“for it is God who is at work in you, both to will and to work for His good pleasure.”
The amplified version of the Scripture says
“For it is [not your strength, but it is] God who is effectively at work in you, both to will and to work [that is, strengthening, energizing, and creating in you the longing and the ability to fulfill your purpose] for His good pleasure.”Philippians 2:13 AMP
God wants me to do His will. It dawned on me, I am literally fighting against Him when I don’t submit to His will. It not only displeases Him and is disobedient, but I am fighting against Him.
Wednesday night I really struggled to go up and share what God had placed on my heart. It was that it is never too late for reconciliation and not to ignore the opportunities and nudging from Him. I have seen God do this in my own life and praise Him for the opportunity to reconcile.
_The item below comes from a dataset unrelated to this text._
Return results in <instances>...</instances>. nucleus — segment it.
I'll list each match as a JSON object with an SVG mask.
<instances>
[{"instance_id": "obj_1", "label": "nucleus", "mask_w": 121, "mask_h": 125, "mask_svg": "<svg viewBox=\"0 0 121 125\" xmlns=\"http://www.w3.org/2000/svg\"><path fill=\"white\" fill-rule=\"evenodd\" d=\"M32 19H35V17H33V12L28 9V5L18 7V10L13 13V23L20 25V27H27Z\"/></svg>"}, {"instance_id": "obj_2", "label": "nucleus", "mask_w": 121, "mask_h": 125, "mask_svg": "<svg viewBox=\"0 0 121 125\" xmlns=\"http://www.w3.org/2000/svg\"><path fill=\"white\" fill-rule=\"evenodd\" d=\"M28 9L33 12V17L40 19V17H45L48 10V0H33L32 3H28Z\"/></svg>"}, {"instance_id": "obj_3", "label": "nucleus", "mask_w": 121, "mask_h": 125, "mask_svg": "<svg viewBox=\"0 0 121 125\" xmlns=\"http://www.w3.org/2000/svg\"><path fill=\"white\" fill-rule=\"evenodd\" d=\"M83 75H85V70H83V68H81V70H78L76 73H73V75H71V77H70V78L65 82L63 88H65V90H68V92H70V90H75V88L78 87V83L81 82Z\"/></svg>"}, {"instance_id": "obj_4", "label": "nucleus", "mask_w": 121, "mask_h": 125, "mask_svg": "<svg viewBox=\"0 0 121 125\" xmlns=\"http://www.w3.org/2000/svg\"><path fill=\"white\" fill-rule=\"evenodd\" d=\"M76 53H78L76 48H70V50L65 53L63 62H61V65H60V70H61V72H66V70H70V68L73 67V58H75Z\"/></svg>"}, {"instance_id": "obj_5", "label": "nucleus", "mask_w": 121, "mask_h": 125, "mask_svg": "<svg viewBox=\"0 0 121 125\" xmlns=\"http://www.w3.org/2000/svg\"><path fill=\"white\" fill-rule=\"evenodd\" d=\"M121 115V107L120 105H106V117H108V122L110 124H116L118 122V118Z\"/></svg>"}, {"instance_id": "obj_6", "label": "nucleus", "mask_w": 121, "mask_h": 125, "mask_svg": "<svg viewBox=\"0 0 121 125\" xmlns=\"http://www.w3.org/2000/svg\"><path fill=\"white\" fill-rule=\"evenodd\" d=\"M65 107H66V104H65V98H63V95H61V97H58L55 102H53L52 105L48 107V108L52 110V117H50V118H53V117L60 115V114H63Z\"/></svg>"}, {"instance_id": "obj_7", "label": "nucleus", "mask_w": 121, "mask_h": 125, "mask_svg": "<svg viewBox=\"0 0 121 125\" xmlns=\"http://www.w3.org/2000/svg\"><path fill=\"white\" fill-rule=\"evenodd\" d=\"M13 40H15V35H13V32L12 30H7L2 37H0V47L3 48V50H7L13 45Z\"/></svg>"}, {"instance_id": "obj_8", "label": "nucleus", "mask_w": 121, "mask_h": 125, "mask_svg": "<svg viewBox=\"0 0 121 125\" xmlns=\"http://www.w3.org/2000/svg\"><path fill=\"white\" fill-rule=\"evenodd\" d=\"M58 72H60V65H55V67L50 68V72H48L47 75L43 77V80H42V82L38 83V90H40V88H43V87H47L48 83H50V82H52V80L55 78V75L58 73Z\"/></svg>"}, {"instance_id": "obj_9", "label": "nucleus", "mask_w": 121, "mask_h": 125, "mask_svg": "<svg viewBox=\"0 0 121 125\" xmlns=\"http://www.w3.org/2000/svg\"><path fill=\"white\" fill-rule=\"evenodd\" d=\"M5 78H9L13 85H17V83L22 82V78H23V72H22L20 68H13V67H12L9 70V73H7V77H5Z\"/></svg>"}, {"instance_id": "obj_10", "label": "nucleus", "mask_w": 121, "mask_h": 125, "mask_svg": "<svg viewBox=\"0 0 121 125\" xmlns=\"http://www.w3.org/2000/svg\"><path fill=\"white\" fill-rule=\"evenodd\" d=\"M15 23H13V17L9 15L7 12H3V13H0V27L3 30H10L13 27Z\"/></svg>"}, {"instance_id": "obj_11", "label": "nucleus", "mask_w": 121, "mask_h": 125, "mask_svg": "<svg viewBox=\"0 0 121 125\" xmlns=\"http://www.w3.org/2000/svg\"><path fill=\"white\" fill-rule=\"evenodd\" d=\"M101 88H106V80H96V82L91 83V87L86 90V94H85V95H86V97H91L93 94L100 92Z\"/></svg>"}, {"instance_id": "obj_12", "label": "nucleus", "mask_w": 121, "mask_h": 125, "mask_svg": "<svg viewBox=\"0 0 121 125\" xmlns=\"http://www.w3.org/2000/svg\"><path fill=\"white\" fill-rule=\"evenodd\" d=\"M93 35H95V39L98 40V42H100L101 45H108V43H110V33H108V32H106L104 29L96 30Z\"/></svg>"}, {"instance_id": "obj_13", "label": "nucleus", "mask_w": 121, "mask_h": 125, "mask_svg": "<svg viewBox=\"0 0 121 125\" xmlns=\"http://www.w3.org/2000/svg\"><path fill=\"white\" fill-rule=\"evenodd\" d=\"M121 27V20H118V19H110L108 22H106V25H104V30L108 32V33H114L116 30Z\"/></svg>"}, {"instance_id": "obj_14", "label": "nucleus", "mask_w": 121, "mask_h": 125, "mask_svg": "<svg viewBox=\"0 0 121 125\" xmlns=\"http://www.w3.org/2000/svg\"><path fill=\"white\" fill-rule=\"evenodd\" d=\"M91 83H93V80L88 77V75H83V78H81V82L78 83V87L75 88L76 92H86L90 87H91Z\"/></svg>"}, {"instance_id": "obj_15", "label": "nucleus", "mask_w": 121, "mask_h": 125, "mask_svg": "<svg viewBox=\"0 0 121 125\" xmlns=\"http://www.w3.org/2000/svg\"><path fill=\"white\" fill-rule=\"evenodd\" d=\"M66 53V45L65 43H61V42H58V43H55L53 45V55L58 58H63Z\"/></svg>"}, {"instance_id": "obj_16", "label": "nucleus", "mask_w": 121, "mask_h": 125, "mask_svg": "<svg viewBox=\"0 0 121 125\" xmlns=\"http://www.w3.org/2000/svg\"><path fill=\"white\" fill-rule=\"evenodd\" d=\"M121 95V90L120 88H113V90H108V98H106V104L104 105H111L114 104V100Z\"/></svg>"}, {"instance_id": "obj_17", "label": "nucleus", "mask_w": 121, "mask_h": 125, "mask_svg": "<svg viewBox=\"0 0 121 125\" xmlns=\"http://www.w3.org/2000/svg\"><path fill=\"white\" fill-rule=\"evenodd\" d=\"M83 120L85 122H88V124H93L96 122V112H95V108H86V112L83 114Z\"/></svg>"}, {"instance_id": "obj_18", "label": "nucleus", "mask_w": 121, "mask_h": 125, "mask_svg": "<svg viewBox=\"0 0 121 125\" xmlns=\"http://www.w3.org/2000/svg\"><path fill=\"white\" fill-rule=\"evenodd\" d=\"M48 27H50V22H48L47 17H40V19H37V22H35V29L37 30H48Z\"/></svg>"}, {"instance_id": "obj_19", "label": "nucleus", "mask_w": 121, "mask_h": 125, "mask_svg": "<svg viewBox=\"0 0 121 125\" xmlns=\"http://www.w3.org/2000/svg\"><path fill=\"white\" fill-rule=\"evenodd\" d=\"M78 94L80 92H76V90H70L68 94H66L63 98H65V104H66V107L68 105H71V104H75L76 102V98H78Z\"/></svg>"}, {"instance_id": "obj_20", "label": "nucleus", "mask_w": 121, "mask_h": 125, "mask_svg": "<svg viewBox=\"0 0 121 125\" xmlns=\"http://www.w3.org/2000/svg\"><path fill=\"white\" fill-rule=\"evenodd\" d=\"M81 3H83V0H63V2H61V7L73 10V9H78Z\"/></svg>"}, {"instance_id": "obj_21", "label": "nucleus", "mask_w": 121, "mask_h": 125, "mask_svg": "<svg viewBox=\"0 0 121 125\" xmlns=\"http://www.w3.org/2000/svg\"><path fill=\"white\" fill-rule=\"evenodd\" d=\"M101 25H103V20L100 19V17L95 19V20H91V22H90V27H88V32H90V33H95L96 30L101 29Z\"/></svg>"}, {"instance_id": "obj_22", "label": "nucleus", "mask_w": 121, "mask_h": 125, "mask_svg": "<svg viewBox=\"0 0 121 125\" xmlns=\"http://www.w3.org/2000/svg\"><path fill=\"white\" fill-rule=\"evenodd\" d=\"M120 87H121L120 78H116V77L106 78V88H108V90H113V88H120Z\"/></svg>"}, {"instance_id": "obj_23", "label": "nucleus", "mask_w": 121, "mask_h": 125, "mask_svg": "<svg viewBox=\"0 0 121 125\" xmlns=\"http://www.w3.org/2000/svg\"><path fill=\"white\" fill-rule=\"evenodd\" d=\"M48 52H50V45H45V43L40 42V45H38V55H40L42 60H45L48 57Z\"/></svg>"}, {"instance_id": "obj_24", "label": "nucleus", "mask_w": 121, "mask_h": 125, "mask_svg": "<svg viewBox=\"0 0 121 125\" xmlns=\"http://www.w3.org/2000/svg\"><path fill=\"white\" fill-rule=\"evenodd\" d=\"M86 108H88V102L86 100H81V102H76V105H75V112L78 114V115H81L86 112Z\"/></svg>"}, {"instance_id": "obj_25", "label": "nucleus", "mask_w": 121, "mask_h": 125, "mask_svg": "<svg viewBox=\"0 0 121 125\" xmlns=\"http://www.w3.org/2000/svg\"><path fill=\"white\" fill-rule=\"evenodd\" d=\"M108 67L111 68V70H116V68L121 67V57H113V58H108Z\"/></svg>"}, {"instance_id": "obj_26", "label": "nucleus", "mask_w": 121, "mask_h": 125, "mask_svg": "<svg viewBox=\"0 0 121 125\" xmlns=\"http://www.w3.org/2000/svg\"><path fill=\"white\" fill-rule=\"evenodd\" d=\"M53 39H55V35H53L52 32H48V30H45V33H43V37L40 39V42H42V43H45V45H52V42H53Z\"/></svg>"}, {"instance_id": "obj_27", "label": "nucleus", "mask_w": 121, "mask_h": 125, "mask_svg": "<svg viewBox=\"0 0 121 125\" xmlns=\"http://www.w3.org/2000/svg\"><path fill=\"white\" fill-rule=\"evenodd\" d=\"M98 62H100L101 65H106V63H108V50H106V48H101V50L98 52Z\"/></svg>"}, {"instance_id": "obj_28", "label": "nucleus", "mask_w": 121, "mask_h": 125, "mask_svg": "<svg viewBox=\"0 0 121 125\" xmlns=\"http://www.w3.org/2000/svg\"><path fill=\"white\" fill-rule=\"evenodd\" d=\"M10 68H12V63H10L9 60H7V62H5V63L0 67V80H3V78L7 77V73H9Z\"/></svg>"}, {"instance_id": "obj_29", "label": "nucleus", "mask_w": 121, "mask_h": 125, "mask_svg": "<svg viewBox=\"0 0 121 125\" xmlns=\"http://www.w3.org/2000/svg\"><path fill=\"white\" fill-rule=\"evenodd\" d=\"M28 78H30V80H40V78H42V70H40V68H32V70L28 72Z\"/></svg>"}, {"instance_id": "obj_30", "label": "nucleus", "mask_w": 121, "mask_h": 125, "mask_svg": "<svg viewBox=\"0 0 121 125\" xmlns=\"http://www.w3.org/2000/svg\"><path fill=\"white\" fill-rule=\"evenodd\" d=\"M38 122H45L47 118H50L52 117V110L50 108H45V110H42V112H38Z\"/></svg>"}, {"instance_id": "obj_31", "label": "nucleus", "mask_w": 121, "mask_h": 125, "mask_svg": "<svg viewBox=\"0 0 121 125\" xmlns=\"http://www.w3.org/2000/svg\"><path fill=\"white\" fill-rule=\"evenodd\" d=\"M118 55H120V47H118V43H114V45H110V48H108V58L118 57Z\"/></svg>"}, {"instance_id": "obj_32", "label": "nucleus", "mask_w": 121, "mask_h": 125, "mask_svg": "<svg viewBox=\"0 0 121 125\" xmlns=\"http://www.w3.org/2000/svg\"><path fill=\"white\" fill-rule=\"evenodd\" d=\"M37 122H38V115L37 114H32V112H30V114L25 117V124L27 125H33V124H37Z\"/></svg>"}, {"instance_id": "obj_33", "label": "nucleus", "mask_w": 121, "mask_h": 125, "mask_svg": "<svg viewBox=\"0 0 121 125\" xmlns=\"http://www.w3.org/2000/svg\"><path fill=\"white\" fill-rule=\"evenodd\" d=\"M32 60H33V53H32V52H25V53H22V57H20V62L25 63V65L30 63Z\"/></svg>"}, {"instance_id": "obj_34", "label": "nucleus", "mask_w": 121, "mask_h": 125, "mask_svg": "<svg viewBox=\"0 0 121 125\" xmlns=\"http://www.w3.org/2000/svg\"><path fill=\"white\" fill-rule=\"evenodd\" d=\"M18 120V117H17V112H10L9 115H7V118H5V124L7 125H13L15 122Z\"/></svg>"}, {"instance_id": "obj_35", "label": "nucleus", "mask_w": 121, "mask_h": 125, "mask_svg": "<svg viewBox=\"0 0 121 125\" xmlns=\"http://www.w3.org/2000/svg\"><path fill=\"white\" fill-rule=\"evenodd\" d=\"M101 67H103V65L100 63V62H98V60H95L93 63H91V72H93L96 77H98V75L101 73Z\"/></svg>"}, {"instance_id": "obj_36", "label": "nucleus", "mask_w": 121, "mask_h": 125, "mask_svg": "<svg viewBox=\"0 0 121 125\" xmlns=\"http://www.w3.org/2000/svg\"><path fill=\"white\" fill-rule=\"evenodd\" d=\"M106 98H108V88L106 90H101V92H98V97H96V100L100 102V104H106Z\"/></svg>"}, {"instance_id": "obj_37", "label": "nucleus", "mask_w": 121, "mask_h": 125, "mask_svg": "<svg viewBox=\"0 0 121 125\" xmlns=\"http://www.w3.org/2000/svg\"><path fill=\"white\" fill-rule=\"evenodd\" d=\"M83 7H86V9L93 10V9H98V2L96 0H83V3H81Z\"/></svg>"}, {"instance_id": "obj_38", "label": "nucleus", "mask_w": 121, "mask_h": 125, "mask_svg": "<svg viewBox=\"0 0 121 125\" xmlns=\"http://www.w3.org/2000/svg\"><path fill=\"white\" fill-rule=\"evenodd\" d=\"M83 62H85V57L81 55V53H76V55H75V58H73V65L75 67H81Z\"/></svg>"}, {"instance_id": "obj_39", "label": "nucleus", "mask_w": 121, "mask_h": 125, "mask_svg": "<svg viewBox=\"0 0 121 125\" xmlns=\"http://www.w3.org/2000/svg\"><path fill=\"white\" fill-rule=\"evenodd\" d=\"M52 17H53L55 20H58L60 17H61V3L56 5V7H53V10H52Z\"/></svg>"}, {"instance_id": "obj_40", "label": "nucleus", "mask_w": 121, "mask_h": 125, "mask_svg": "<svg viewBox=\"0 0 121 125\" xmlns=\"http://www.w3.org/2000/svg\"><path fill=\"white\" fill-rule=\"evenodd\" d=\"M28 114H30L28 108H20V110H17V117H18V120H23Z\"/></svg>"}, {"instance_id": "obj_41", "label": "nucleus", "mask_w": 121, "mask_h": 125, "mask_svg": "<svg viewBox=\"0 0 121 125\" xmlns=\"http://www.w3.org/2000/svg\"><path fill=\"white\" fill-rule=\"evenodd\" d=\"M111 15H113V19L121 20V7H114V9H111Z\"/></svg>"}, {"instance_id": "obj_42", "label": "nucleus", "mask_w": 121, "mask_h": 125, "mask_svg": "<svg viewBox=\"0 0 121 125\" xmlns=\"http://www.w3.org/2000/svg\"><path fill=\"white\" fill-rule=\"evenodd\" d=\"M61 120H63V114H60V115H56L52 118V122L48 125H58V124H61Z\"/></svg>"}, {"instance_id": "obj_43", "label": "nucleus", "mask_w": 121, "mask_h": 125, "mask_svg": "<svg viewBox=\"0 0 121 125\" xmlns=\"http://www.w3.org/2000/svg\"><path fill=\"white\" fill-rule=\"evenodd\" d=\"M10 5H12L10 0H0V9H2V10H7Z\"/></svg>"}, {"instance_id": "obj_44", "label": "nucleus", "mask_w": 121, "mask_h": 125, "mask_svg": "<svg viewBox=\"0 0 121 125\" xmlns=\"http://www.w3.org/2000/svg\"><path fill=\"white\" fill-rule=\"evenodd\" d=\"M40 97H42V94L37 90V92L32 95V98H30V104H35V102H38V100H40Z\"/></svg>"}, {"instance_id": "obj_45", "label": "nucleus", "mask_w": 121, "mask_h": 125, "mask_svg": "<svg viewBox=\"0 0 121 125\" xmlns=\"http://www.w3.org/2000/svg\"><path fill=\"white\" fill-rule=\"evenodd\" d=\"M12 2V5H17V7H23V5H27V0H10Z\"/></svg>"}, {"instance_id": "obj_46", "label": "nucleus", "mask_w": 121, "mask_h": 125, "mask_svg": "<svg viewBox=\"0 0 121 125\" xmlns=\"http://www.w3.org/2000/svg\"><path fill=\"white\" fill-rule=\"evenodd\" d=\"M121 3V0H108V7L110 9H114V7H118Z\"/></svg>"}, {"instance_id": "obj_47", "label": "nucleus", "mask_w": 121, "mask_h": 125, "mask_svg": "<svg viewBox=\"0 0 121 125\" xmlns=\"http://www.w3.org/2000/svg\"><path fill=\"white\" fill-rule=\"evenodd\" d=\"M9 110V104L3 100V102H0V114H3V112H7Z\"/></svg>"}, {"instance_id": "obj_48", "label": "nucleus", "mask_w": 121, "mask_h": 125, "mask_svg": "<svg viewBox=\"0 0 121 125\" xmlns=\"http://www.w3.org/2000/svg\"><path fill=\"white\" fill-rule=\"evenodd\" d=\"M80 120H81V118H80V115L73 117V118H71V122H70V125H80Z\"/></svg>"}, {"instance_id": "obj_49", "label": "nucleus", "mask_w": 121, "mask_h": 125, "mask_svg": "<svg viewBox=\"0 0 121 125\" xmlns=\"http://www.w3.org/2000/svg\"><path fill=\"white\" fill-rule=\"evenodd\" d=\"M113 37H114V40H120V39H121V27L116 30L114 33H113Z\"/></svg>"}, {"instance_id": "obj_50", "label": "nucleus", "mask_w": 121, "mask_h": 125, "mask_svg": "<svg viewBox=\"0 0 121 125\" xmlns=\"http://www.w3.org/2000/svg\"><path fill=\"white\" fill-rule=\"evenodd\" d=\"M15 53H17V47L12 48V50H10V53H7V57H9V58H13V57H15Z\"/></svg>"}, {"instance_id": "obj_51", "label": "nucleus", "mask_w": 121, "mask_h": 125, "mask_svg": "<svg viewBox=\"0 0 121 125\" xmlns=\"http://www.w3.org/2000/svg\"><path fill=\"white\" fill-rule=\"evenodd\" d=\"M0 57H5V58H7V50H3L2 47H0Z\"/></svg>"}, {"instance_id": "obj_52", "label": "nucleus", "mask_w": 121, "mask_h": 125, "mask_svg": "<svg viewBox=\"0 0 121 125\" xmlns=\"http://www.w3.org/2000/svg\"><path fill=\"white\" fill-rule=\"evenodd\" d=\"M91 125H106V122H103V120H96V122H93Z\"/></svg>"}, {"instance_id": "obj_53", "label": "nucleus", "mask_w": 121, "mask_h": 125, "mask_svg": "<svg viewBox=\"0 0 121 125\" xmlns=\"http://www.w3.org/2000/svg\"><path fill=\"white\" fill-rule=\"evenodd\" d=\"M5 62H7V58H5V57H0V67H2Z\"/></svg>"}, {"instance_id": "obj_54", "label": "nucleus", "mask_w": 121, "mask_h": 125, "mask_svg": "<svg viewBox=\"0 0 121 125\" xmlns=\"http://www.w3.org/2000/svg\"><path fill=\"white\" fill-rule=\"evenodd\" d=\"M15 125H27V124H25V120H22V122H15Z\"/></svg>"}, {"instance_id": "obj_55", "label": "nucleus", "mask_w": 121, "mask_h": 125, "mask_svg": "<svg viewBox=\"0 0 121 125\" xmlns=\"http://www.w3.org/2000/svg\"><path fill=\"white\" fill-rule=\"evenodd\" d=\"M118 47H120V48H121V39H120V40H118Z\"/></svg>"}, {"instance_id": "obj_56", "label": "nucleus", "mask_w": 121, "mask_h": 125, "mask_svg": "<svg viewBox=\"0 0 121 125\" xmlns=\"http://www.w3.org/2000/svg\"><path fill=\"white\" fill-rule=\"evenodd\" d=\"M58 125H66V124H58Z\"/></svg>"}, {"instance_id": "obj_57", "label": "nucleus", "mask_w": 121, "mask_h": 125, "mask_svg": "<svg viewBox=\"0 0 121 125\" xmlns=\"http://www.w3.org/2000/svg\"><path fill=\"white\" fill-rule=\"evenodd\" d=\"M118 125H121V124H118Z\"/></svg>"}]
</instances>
I knew it was Him speaking. I knew it was His will and his work, a now moment for someone that was there. Yet for a while I still fought Him on it. It wasn’t the enemy I was fighting; as much as I would prefer to blame Him. It was God I was fighting. It was my flesh against Him.
God had already strengthened me. The energy that was surging through me let me know I needed to act on it. The longing was created in me almost the minute I sat down in the pew.
He gave me the ability to fulfill my purpose in that moment and I was fighting him. Like “I don’t care that it will bring you pleasure, Lord. I would rather be uncomfortable. I don’t really want to be Your instrument in this moment.” I can’t imagine saying those things to God, but my actions were screaming it.
Eventually I was more uncomfortable fighting God’s will then I was about going forward. I was able to share from my heart and minister in that moment, even though it meant being vulnerable. After, God confirmed that now moment through others. Even if He hadn’t, I still needed to be obedient. It brought Him pleasure for me to complete the work of His will.
Prayer – Oh Lord, thank you for not giving up on me in my delayed obedience. I want to be the girl You call on. I want to know there will not be a delay but an immediate response to Your will and you’re working in me. Help me to get there. I know that you can.